Novembre è il mese dedicato alla sensibilizzazione per la lotta al tumore al pancreas e oggi ricorre la giornata mondiale di una delle malattie oncologiche più temute.
Prof Giorgio Ercolani (foto), direttore di chirurgia generale dell’ospedale Morgagni-Pierantoni, che messaggio vorrebbe trasmettere in quest’occasione?
"Vorrei che le persone capissero che nei confronti di certe patologie come il tumore al pancreas sono indispensabili strumenti quali la prevenzione, la diagnosi precoce e un’accurata ricerca scientifica; è importante poi sia chiaro che, per ottenere risultati confortanti è imprescindibile che i pazienti vengano trattati in particolari centri di riferimento con un approccio interdisciplinare ed elevate competenze professionali".
Perché prevenzione e diagnosi precoce sono fondamentali?
"Perché quello al pancreas è un tumore insidioso, silenzioso, su cui le terapie chirurgiche e mediche hanno poco effetto se confrontate all’efficacia che possono avere nei confronti di altri tipi di tumori quali quelli allo stomaco, alla mammella o al colon retto e quindi bisogna cercare di prevenirlo sottoponendosi a controlli per evitare la formazione di noduli".
Quali sono i sintomi con cui si manifesta?
"Nella fase iniziale sono sintomi aspecifici come malessere generalizzato, stanchezza, dolore che dal centro dell’addome si irradia verso la schiena e per quelli della testa del pancreas anche l’ingiallimento della pelle e degli occhi".
Quali sono i fattori di rischio?
"Premesso che ancora non sappiamo da cosa sia provocato, a parte alcune alterazioni genetiche che lo predispongono, vanno sicuramente evidenziati il forte consumo di alcolici e tabacco e pazienti con diabete o neoformazioni cistiche del pancreas. Uno stile di vita corretto che escluda o riduca situazioni di cui sopra aiuta".
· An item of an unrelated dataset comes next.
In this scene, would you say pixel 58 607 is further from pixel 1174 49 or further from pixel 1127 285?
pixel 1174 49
Quali sono i dati a livello nazionale e locale di pazienti con il tumore al pancreas?
"Sono dati allineati. Diciamo che per dare un riferimento numerico, su 100 soggetti, soprattutto uomini dai 60 anni in su, che contraggono questa patologia, 45 possono essere operati, mentre i rimanenti vengono sottoposti a chemioterapia con ridotte speranze di essere sottoposti a un intervento chirurgico. Fra i pazienti operati, la percentuale di sopravvivenza a cinque anni dall’intervento e quindi con certezza di guarigione, è fra il 20 e il 30%. Su 100 pazienti ne sopravvivono fra i 10 e i 15".
Quindi oltre alla prevenzione cosa è possibile fare?
"Essendo una patologia in aumento è molto importante che i pazienti vengano indirizzati verso centri di riferimento a medio e alto volume (detti così perché vi si operano più di 100 persone all’anno). In Italia ne abbiamo due, uno a Milano e l’altro a Verona, ma a Forlì stiamo cercando di costruirne un altro che dovrebbe nascere in una collaborazione fra Ausl Romagna e Irst di Meldola, in grado di gestire i casi più gravi".
Qual è la situazione a Forlì?
"Ci sono le competenze multidisciplinari per riuscire in questo intento e mi sto riferendo alla presenza dell’oncologo, del chirurgo, del radiologo, del patologo e del gastroenterologo. E poi abbiamo collaborazioni dirette con i centri di Milano e Verona come dimostra il fatto che il 16 e il 17 dicembre organizzeremo presso il Campus universitario un importante convegno dedicato proprio a questi temi a cui parteciperanno i migliori esperti nazionali del settore".
Fra le tante operazioni che ha eseguito, ha ricordi particolari di persone sopravvissute?
"Le ricordo quasi tutte perché, a distanza di anni, quelle vive sono poche. Purtroppo è molto maggiore il numero di pazienti operati e vittime nel giro di 24-36 mesi di una recidiva".
Come si sente quando non riesce a salvare una persona?
"Come dico spesso ai miei studenti per noi medici l’incapacità di offrire una soluzione che possa risolvere i problemi di un paziente è una sconfitta. Ma è meglio saper riconoscere i propri limiti e fermarsi invece di offrire alle persone soluzioni fantasiose e poco realistiche".
Com’è la situazione oggi in ospedale per i tempi degli interventi chirurgici alla luce di un ritorno dei contagi legati al Covid?
"In questo momento le tempistiche sono a livello standard e non esistono criticità o emergenze che provochino ritardi negli interventi da svolgere per i pazienti chirurgici e a maggior ragione per le patologie oncologiche. Poi quello che succederà da qui ad un mese non sono in grado di prevederlo".